Reputation: 255
Im trying to output the difference between 2 csv files by two columns and create a third csv file. How can I make the following code compare by columns 0 and 3.
import csv
f1 = open ("ted.csv")
oldFile1 = csv.reader(f1, delimiter=',')
oldList1 = list(oldFile1)
f2 = open ("ted2.csv")
newFile2 = csv.reader(f2, delimiter=',')
newList2 = list(newFile2)
f1.close()
f2.close()
output1 = set(tuple(row) for row in newList2 if row not in oldList1)
output2 = set(tuple(row) for row in oldList1 if row not in newList2)
with open('Michal_K.csv','w') as csvfile:
wr = csv.writer(csvfile,delimiter=',')
for line in (output2).difference(output1):
wr.writerow(line)
Upvotes: 3
Views: 709
Reputation: 180391
If you want the rows from ted.csv that do not have any of the same third and fourth column elements as ted2, create a set of those elements from the ted2 and check each row from ted.csv before writing:
with open("ted.csv") as f1, open("ted2.csv") as f2, open('foo.csv', 'w') as out:
r1, r2 = csv.reader(f1), csv.reader(f2)
st = set((row[0], row[3]) for row in r1)
wr = csv.writer(out)
for row in (row for row in r2 if (row[0],row[3]) not in st):
wr.writerow(row)
If you actually want something like the symmetric difference
where you get unique rows from both then make a set of each third and fourth columns from both files :
from itertools import chain
with open("ted.csv") as f1, open("ted2.csv") as f2, open('foo.csv', 'w') as out:
r1, r2 = csv.reader(f1), csv.reader(f2)
st1 = set((row[0], row[3]) for row in r1)

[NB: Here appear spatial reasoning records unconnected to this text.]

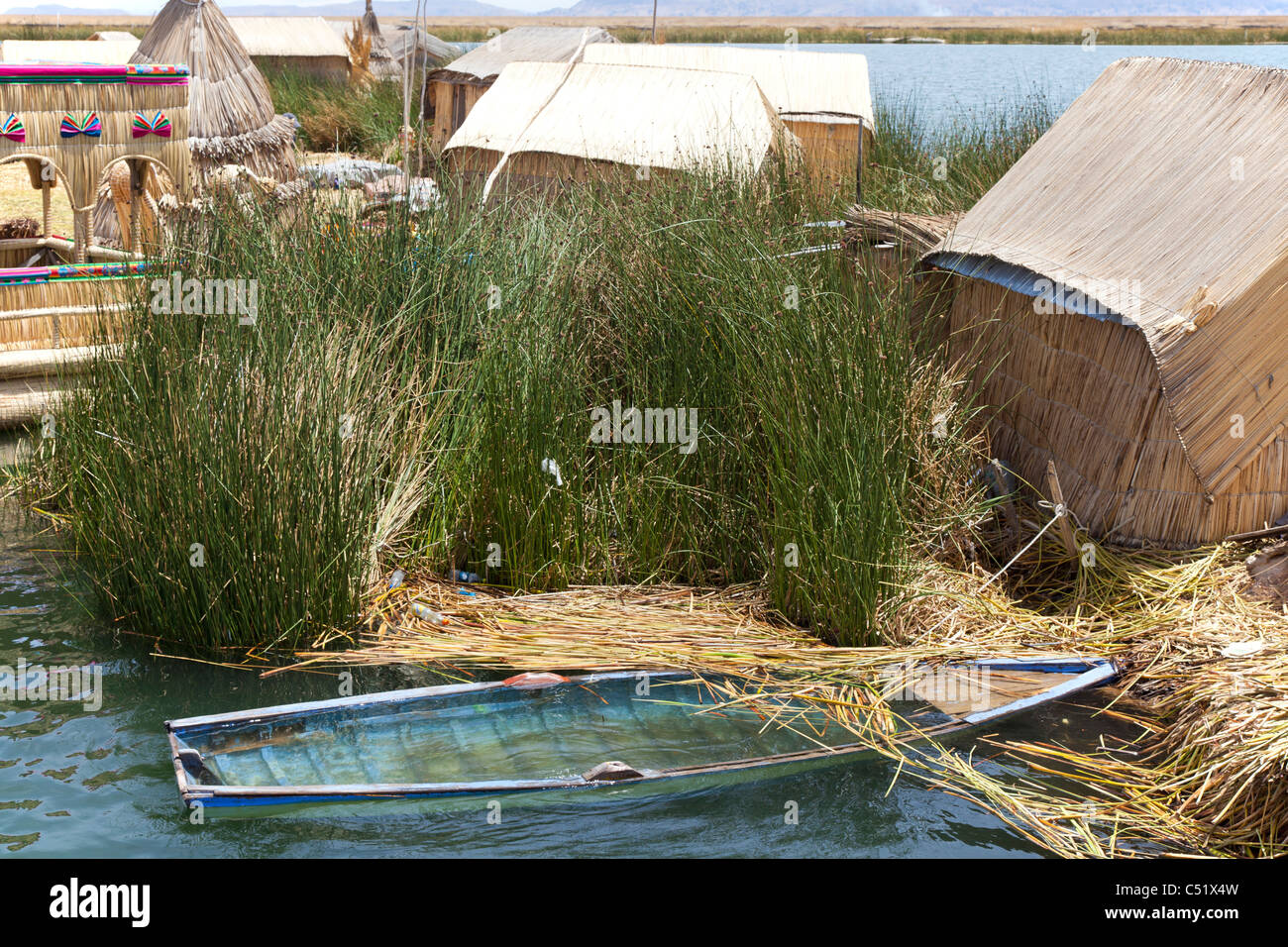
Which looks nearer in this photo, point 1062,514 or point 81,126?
point 1062,514

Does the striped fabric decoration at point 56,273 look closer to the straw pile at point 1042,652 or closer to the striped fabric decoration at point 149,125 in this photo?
the striped fabric decoration at point 149,125

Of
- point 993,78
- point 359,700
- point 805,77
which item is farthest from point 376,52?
point 359,700

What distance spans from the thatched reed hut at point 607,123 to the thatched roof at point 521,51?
5241 millimetres

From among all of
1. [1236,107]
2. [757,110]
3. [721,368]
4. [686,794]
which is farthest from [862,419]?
[757,110]

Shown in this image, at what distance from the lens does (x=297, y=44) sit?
26.0 metres

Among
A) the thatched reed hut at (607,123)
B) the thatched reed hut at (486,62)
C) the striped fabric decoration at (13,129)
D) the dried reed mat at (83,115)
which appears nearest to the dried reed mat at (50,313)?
the dried reed mat at (83,115)

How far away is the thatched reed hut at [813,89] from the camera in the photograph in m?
11.1

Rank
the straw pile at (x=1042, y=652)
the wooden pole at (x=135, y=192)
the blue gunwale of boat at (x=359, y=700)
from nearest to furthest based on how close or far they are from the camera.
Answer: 1. the straw pile at (x=1042, y=652)
2. the blue gunwale of boat at (x=359, y=700)
3. the wooden pole at (x=135, y=192)

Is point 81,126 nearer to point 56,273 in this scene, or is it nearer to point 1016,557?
point 56,273

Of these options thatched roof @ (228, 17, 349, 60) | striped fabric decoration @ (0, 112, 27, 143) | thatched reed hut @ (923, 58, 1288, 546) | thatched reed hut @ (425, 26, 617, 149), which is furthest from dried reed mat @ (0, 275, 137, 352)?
thatched roof @ (228, 17, 349, 60)

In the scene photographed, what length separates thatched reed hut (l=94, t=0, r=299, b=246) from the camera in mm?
12148

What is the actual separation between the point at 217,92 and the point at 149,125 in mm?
5065

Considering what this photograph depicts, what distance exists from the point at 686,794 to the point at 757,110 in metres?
6.61

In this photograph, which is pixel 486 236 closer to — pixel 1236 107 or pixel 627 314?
pixel 627 314
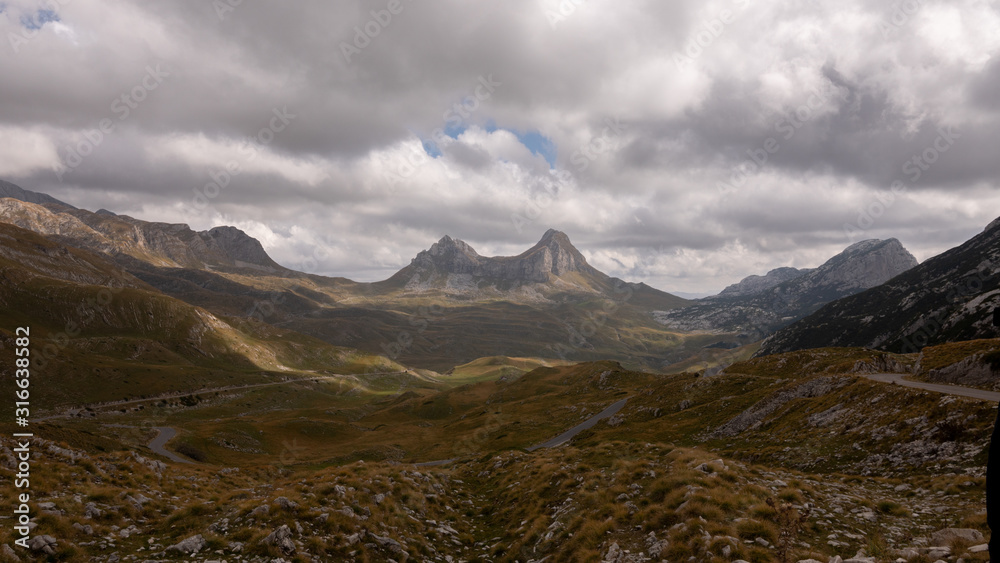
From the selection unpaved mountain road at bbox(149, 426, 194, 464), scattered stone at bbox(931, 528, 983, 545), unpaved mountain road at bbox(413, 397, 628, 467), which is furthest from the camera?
unpaved mountain road at bbox(149, 426, 194, 464)

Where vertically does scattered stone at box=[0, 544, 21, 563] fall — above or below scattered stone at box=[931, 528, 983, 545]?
above

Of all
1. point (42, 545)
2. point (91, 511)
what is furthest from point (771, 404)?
point (42, 545)

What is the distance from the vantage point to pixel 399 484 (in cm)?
2503

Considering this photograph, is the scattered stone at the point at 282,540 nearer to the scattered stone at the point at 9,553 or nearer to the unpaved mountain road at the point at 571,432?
the scattered stone at the point at 9,553

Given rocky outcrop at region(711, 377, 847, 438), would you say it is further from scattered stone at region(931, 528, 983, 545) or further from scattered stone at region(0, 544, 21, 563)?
scattered stone at region(0, 544, 21, 563)

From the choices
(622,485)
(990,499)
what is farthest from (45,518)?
(990,499)

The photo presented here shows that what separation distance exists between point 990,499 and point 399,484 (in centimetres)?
2494

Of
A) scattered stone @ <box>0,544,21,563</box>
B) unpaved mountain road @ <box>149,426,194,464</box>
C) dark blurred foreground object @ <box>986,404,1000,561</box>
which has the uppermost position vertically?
dark blurred foreground object @ <box>986,404,1000,561</box>

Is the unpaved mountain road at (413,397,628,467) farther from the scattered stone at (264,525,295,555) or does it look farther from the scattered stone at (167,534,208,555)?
the scattered stone at (167,534,208,555)

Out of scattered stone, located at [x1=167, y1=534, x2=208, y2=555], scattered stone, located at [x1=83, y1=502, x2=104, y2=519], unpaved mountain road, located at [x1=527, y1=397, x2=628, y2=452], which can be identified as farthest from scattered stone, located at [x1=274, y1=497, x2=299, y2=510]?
unpaved mountain road, located at [x1=527, y1=397, x2=628, y2=452]

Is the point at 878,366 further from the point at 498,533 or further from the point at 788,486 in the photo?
the point at 498,533

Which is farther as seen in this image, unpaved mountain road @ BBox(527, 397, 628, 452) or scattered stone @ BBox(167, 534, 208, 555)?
unpaved mountain road @ BBox(527, 397, 628, 452)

st2 = set((row[0], row[3]) for row in r2)
f1.seek(0), f2.seek(0)
wr = csv.writer(out)
r1, r2 = csv.reader(f1), csv.reader(f2)
output1 = (row for row in r1 if (row[0], row[3]) not in st2)
output2 = (row for row in r2 if (row[0], row[3]) not in st1)
for row in chain.from_iterable((output1, output2)):
wr.writerow(row)
Upvotes: 2